▸ Article
## Start
Occasionally, though, the image of a tough, victorious fighter breaks through. We must clobber the North, or break the back of the Viet Cong. Refraining from more intensive bombing of the North is described by Representative Hale Boggs as expecting our men to "fight with one hand tied behind their back."

As part of the rationalization of the poor progression of the Iraq conquest, it has become necessary to develop endless variations using the narrative of unseriousness.

Perhaps the troops were hobbled by rules of engagement or the bombings were not total or there was too much focus on developing local relationships and not enough time spent destroying villages (naturally, to save them). Bonus points for resurrecting the White Man's Burden or viewing military victory as a mere act of Will.

Whatever the particular hokum peddled, there is never a doubt that continuance of the war is necessary.

"If President Johnson, aware of those sentiments, had not created such horribly restrictive rules of engagement and allowed our military to be more aggressive, victory would have been certain."
--Jim Simpson on Vietnam, Truth & Consequences

"In fact if the left had not come out so vehemently against that war but instead supported our troops and insisted on rules of engagement that enabled rather than hobbled our troops that outcome may have been different indeed."
--Wog's Wonderings, History as a Long Lens


---
There is a fierce pride in our strength; Joseph Alsop describes the launching and recovery of a mission from an aircraft carrier as a spectacle "to fill the mind with wonder and the heart with pride. The whole vast carrier was a single scene of elegantly, intricately efficient, and deadly purposeful activity with a single aim."

Mission Accomplished.


---

There is a strong tendency to equate compromise with surrender, and to insist on decisive victory, at least in the South. Richard Nixon once declared "The lesson of all history warns us that we should negotiate only when our military superiority is so convincing that we can achieve our objective at the conference table - and deny the aggressors theirs."

"Against such an enemy there is only one effective response: We will never back down, we will never give in, and we will never accept anything less than complete victory."
## End
▸ Excerpted records
## Start
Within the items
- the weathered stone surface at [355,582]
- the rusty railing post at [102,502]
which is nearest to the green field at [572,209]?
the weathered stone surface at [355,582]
## End
▸ What you will do
• A. In the passage on war rhetoric, do these statements agree with the text? (i) Hale Boggs compares holding back from more bombing of the North to fighting with one hand tied. (ii) Joseph Alsop says the carrier mission fills the heart with shame. (iii) The text names a tendency to treat compromise as surrender. Answer yes or no for each, and quote the words that decide it.
• B. Set down, word for word, the stretch of the passage on war rhetoric from "Perhaps the troops" through "act of Will.".
The entries play no part in this.

▸ Full solutions
• A.
(i) Yes: "Refraining from more intensive bombing of the North is described by Representative Hale Boggs as expecting our men to "fight with one hand tied behind their back.""
(ii) No: "to fill the mind with wonder and the heart with pride."
(iii) Yes: "There is a strong tendency to equate compromise with surrender"

• B.
Perhaps the troops were hobbled by rules of engagement or the bombings were not total or there was too much focus on developing local relationships and not enough time spent destroying villages (naturally, to save them). Bonus points for resurrecting the White Man's Burden or viewing military victory as a mere act of Will.